—Hélène est plus courageuse. Ce matin, après avoir lu les journaux, elle a fait avancer l’automobile et s’en est allée je ne sais où. Elle doit faire des visites. Elle m’a dit qu’il fallait se défendre... Mais, comment me défendre? Il faut bien reconnaître que j’ai approuvé et signé ces rapports sur des affaires qui m’étaient inconnues!... Je ne sais pas mentir.

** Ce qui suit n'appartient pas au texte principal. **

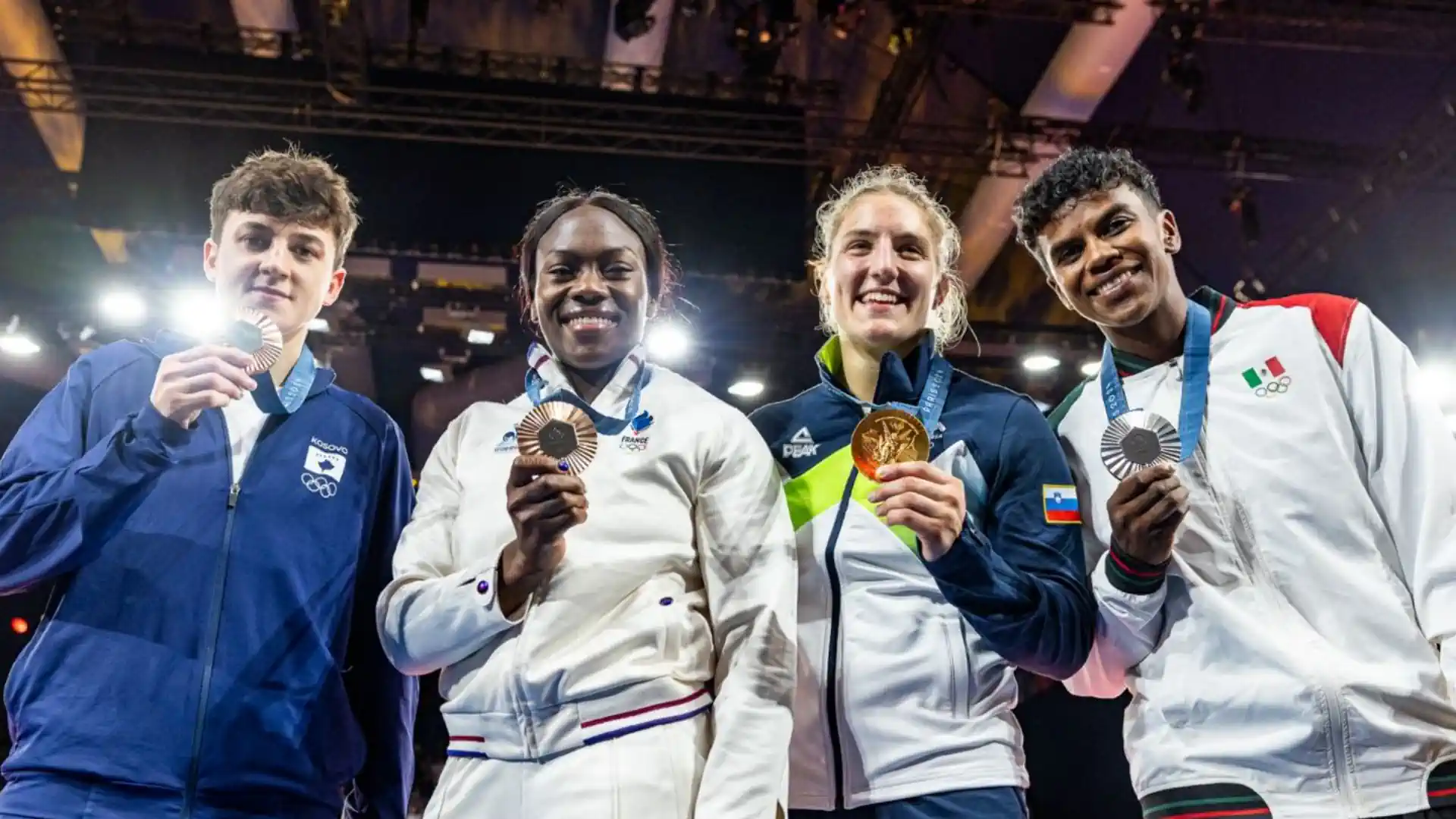 Slovenian judoka Andreja Leshki - Olympic champion in the weight category up to 63 kg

Robledo essaya en vain de lui rendre confiance comme la veille; son optimisme fragile n’avait plus la force de renaître.

—Comme toi, ma femme croit que tout peut s’arranger. Elle est si assurée de son influence qu’elle ne désespère jamais. Elle a beaucoup d’amis à Paris, elle y entretient encore des relations de famille. Elle est partie ce matin en jurant qu’elle déjouerait les complots de mes ennemis... car elle suppose que nous avons beaucoup d’ennemis et qu’ils cherchent dans cette faillite de Fontenoy un prétexte à me perdre... Hélène est beaucoup plus avisée que moi; je ne serais pas étonné qu’elle fît changer d’avis les journaux et le juge lui-même et disparaître ces menaces voilées de procès et de prison.

Il frissonna en prononçant ce dernier mot.

—La prison!... Manuel, vois-tu un Torrebianca en prison?... Plutôt que de subir une pareille honte j’aurai recours au plus sûr moyen d’éviter le déshonneur.

Et, comme si dans son âme tous ses ancêtres se fussent dressés sous l’insulte de cette menace, son énergie vibrante et nerveuse d’autrefois semblait ressusciter.

Robledo eut peur en voyant la flamme bleuâtre qui, semblable à l’éclair fugace d’une épée, passait dans les pupilles de son ami.

—Tu ne commettras pas cette sottise, dit-il; avant tout il faut vivre. Tant qu’on est vivant tout s’arrange, bien ou mal. La mort au contraire n’arrange rien... D’ailleurs, qui sait?... Peut-être as-tu raison de penser que ta femme est capable d’aider au rétablissement de ta situation. On a vu réussir des choses plus difficiles.

En sortant de la bibliothèque, Robledo trouva dans l’antichambre plusieurs personnes assises qui attendaient patiemment. Le valet de chambre lui dit avec une familiarité inopportune et désagréable:

—Ils attendent madame la marquise... Je leur ai dit que monsieur était sorti.